|MAMMADOVA, NAJIBA - Iowa State University|
|SAKAGUCHI, DONALD - Iowa State University|
|KANTHASAMY, ANUMANTHA - Iowa State University|
|WEST GREENLEE, M - Iowa State University|
Submitted to: American Journal of Pathology
Publication Type: Peer Reviewed Journal
Publication Acceptance Date: 3/2/2017
Publication Date: 7/1/2017
Citation: Mammadova, N., Ghaisas, S., Zenitsky, G., Sakaguchi, D.S., Kanthasamy, A.G., Greenlee, J.J., West Greenlee, M.H. 2017. Lasting retinal injury in a mouse model of blast-induced trauma. American Journal of Pathology. 187(7):1459-1472. doi:10.1016/j.ajpath.2017.03.005.
Interpretive Summary: Traumatic brain injury (TBI) due to blast exposure is currently the most prevalent of war injuries. The eye is susceptible to similar injuries, and blast injuries may damage the retina, the nervous tissue at the back of the eye responsible for vision. Over 80% of military personnel suffering from TBI also exhibit symptoms of visual dysfunction. Blast injuries to the eye are poorly understood. Moreover, there is no animal model to study the mechanisms of retinal cell damage that could allow objective testing of strategies to prevent or treat blast trauma. The purpose of this work was to develop a mouse model to understand damage to the retina caused by repeated blast wave pressure. This study demonstrates that blast wave pressure induces chronic responses in retinal cells including inflammation, neuronal loss, and accumulation of phospho-tau protein, a protein that is a major component of the "tangles" present in the brains of patients with Alzheimer's and other neurodegenerative diseases. This mouse model of blast-induced retinal trauma provides insight into chronic retinal pathologies caused by blast wave pressure. This work will be of interest to researchers in the fields of traumatic brain injury, neurodegenerative diseases, and blast injury of the brain and eye. This work may have an impact on developing preventative measures or treatment protocols for blast injury.
Technical Abstract: Traumatic brain injury (TBI) due to blast exposure is currently the most prevalent of war injuries. While secondary ocular blast injuries due to flying debris are more common, primary ocular blast exposure has been reported among survivors of explosions, but with limited understanding of the resulting retinal pathologies.

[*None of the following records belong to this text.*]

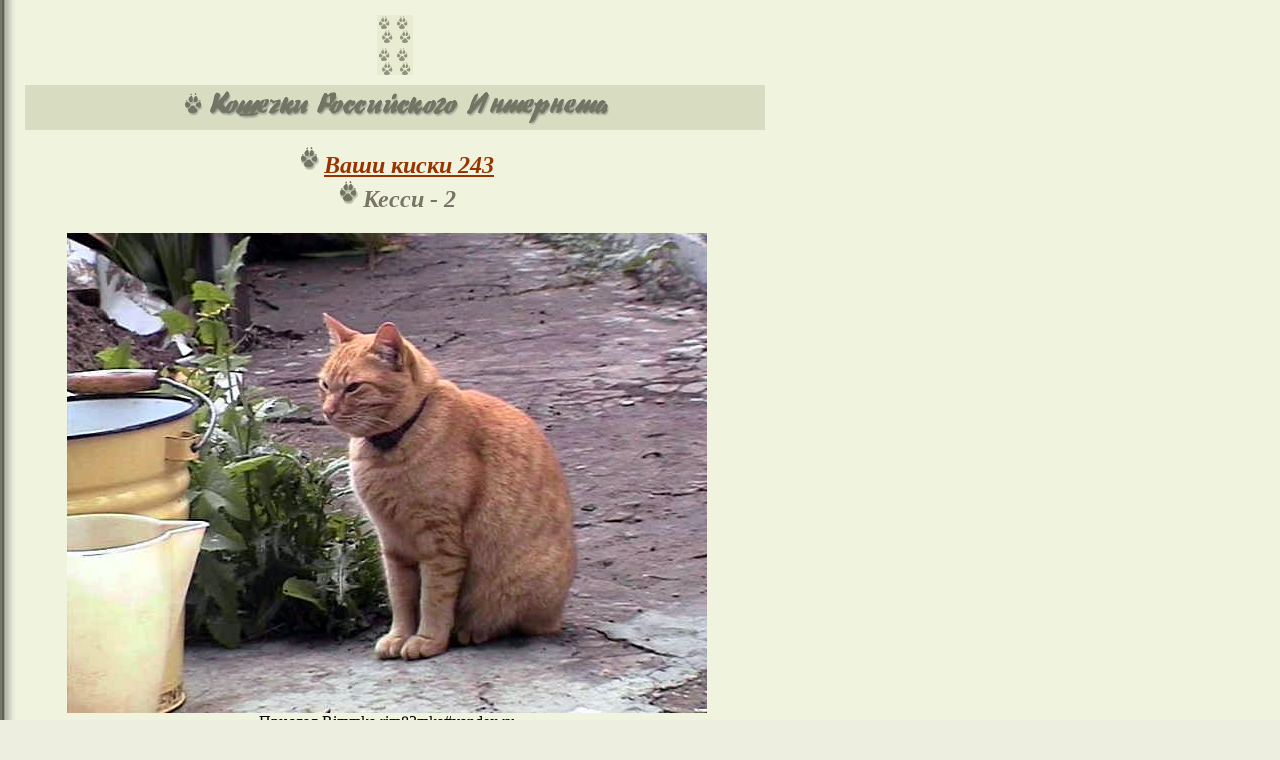

--- FILE ---
content_type: text/html; charset=koi8-r
request_url: http://citycat.ru/cats/i243/kessi2.html
body_size: 1842
content:
<html><head><title>Кошечки Российского Интернета</title></head>
<body background=../face/bg-cat.gif text=#000000 bgcolor=#eeeee0 link=#993300 vlink=#666600 marginwidth=20 marginheight=5 leftmargin=20 topmargin=5>

<table width=750 cellspacing=5 cellpadding=5 border=0><tr>
<td align=center><img src=../face/l-rek.gif width=18 height=60 border=0><img src=../face/l-rek.gif width=18 height=60 border=0></td>
</tr><tr>
<td align=center bgcolor=#D8DCC0><A TARGET=_top HREF=/cats/><img src=../face/cats-ru.gif width=430 height=35 alt="Кошечки Российского Интернета" border=0></a></td>
</tr><tr>
<tr><td align=center>
<img src=../face/sled.gif width=28 height=28 alt=След border=0><font size=+2 color=#787468><A HREF=/cats/i243><i><b>Ваши киски 243</b></i></a></font>
<BR><img src=../face/sled.gif width=28 height=28 alt=След border=0><font size=+2 color=#787468><i><b>Кесси - 2</b></i></font>
</tr></td>
</table>
<!-- Rimmka rim83mka#yandex.ru-->
<table width=750 cellspacing=5 cellpadding=5 border=0><tr><td align=center>
<IMG BORDER=0 SRC=/cats/i243/kessi2.jpg ALT="42897 bytes">
<BR>Прислал Rimmka rim83mka#yandex.ru
<td></tr></table>

<table cellspacing=5 cellpadding=5 width=750>
<tr><td align=right bgcolor=#D8DCC0>
<img src=../face/sled.gif width=28 height=28 alt=След border=0 align=right valign=middle><i>Раздел ведет <a target=_top href=/~hac/>Павел Яковлев</a>
<BR>Дизайн - <A HREF=http://Attend.To/Julia_BPM>Юлия Скульская</A></i></td>
</tr><tr><td align=center>
<table><tr>
<td colspan=2><img src=../face/l-rek.gif width=18 height=60 border=0><img src=../face/l-rek.gif width=18 height=60 alt= border=0></td>
</tr><tr>
<td align=left></td>
<td align=right></td>
</tr></table>
</td></tr>
</table>

</body></html>
<script language=javascript1.2 src=http://stroll.linkexchange.ru/cgi-bin/rle.cgi?22706>
<!--
//-->
</script>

Blast wave pressure (BWP) of 120 ± 7 kPa causes damage to the brain in a rat model, however, the effects of BWP on the retina have not been well characterized. Using a compressed air-driven shock tube system, adult male and female C57BL/6 mice were exposed to blast wave pressure of 300 kPa (43.5 psi) per day for three successive days, and euthanized 30 days post injury. We assessed retinal tissues using immunofluorescence, for glial fibrillary acidic protein (GFAP), microglia/macrophage specific protein Iba1, and phospho-PHF-tau (AT-270). Primary blast wave pressure resulted in activation of Müller glia, loss of photoreceptor cells, and expression of phospho-tau in the outer plexiform layer. Additionally, we observe activation of microglia based on an increase in Iba1 immunoreactivity and CD68 immunoreactivity. These changes were detected 30 days after blast exposure, suggesting the possibility of chronic retinal injury and neuronal inflammation after primary blast exposure.